By: Wilco (Wilco.Dijkstra.delete@this.ntlworld.com), November 13, 2006 5:13 pm
Room: Moderated Discussions
Gabriele Svelto (gabriele.svelto@gmail.com) on 11/8/06 wrote:
---------------------------
>Wilco (Wilco.Dijkstra@ntlworld.com) on 11/6/06 wrote:
>---------------------------
>Yeah, the problem with codecs may be nasty as you are streaming data in however
>decoding is becoming less and less of a performance problem as of today. With DVDs
>accepting all kind of codecs with processors (and related offloading engines) which
>are fairly average on the performance curve.
Yes, hardware acceleration of codecs is great. But it takes quite a while before the latest (very complicated) codecs are stable (in terms of standardization) and available in hardware. Using pure software is simply more flexible. For less performance demanding codecs it is always better to use software. Even the slowest embedded CPUs are powerful enough to do JPEG in software.

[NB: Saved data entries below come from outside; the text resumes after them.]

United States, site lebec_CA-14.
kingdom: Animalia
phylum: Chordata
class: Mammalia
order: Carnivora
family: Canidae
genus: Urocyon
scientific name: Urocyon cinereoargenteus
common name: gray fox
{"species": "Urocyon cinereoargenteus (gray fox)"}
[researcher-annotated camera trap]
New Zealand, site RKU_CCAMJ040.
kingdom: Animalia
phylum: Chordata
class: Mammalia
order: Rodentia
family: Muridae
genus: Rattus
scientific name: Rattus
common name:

>>I don't believe it is for free. You need quite a few extra instructions, and thus
>>more registers, fetch, decode and execution resources. It may have a minor performance
>>impact in your experience, but it is definitely not for free in terms of codesize,
>>power consumption and software complexity. Reading unaligned interleaved RGB structures
>>takes one instruction on ARM. I bet you need over 10 in Altivec...
>
>You're right for the code-size, for unaligned accesses you would still need an
>extra permute for each load instruction which accesses the unaligned data which
>might add up in the end. However the way AltiVec works if you are accessing a stream
>of data which is unaligned you're exactly in the kind of situation which is very
>easy for AltiVec. In the end you just need one load and one permute for every access
>(instead of two loads) by reusing the data of the previous load, eventually on the
>same register.
Yes, so it's 2N+2 instructions to do N unaligned reads and 2 extra registers (one data, one permute vector) for each stream of unaligned data.

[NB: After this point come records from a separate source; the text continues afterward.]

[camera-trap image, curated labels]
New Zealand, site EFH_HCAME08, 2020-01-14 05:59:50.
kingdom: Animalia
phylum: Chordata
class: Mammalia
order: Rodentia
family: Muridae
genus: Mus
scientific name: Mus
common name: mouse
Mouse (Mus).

>If you are dealing with interleaved data this is a plus as you can
>combine the shift-align permute vector with the de-interleave permute vector and
>have it done for free (since you would already need a permutation for alignment).
No. N-way (de)interleaving requires N log N permutes, and none of these can be merged into the initial de-alignment permute. So for unaligned 4-way de-interleaving you need 5 loads, 5 alignment permutes and 8 interleaving permutes, ie. 18 instructions plus 3 outside the loop to setup the permutes. I don't call that for free.

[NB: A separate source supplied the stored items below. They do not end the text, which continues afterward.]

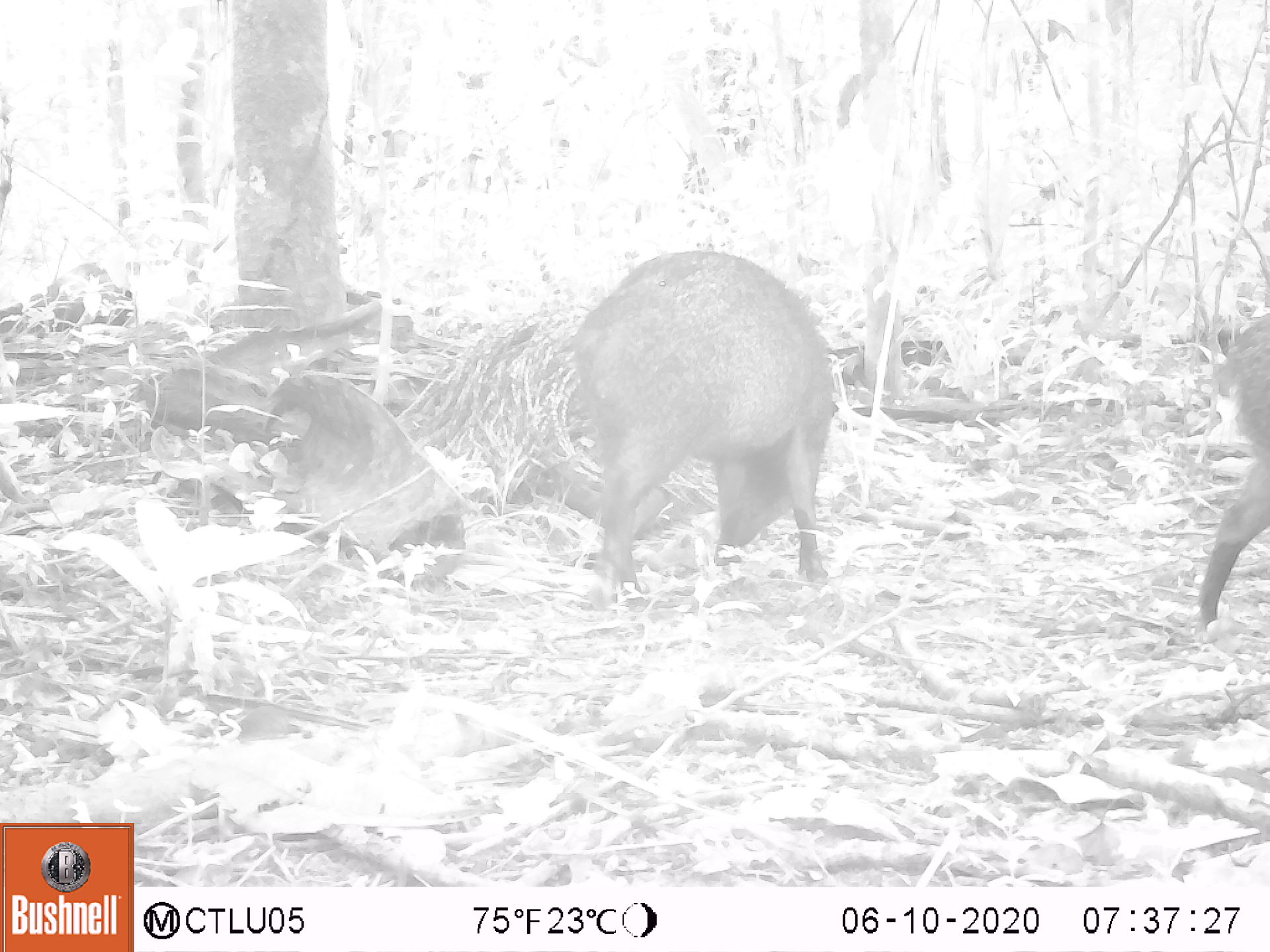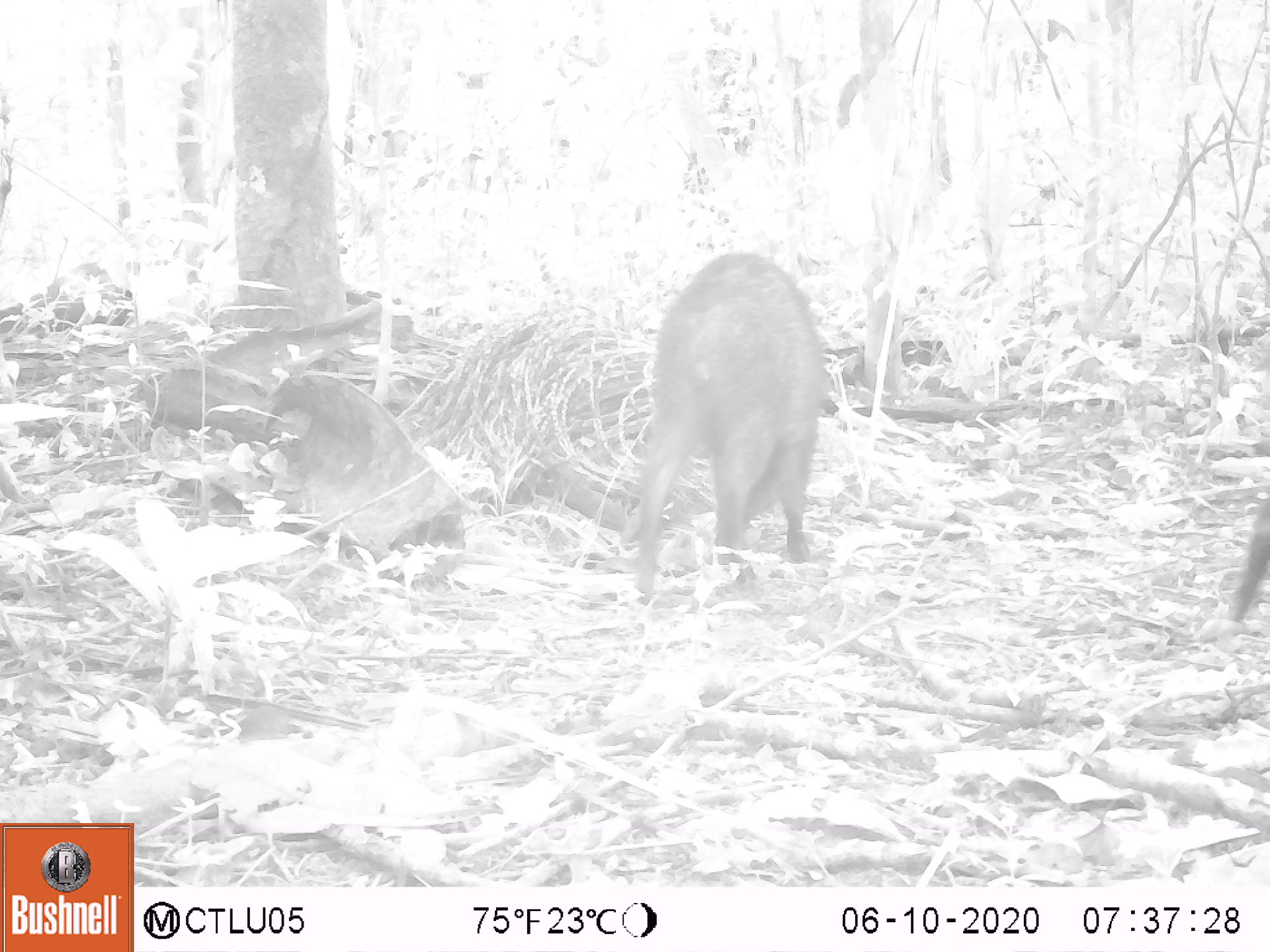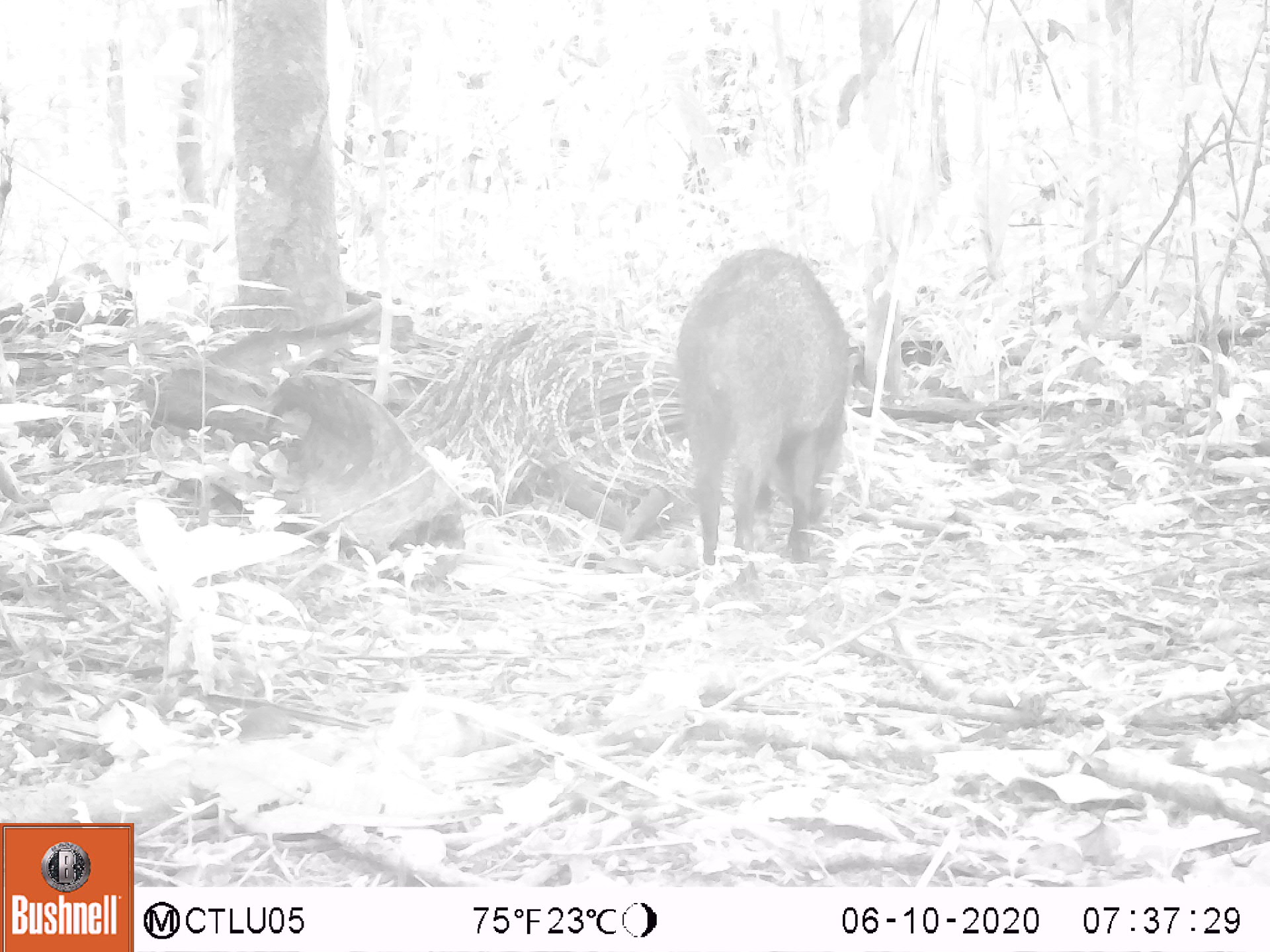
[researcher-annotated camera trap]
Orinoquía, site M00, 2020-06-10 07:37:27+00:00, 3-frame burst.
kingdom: Animalia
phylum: Chordata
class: Mammalia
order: Artiodactyla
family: Tayassuidae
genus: Pecari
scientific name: Pecari tajacu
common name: collared peccary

>BTW I didn't look into the new vector extensions for ARM, how do they look? Do
>they tollerate unaligned accesses?
ARM NEON is a hybrid 64/128 bit SIMD instruction set designed for easy autovectorization. For a quick overview see slide 7-9 of
http://www.iee-cambridge.org.uk/arc/seminar05/slides/RichardGrisenthwaite.pdf
or http://www.arm.com/pdfs/Tiger%20Whitepaper%20Final.pdf
Yes all vector load/stores handle unaligned accesses. Vectors are typically aligned to the natural alignment of the elements (ie. they are unaligned). Vector loads also deal with (de)interleaving, so the 4-way structure load that takes 21 instructions on Altivec takes 1 instruction in NEON. Both features were key requirements as they enable vectorization by compilers and greatly simplify low-level programming. It's a lot more powerful than anything I've seen.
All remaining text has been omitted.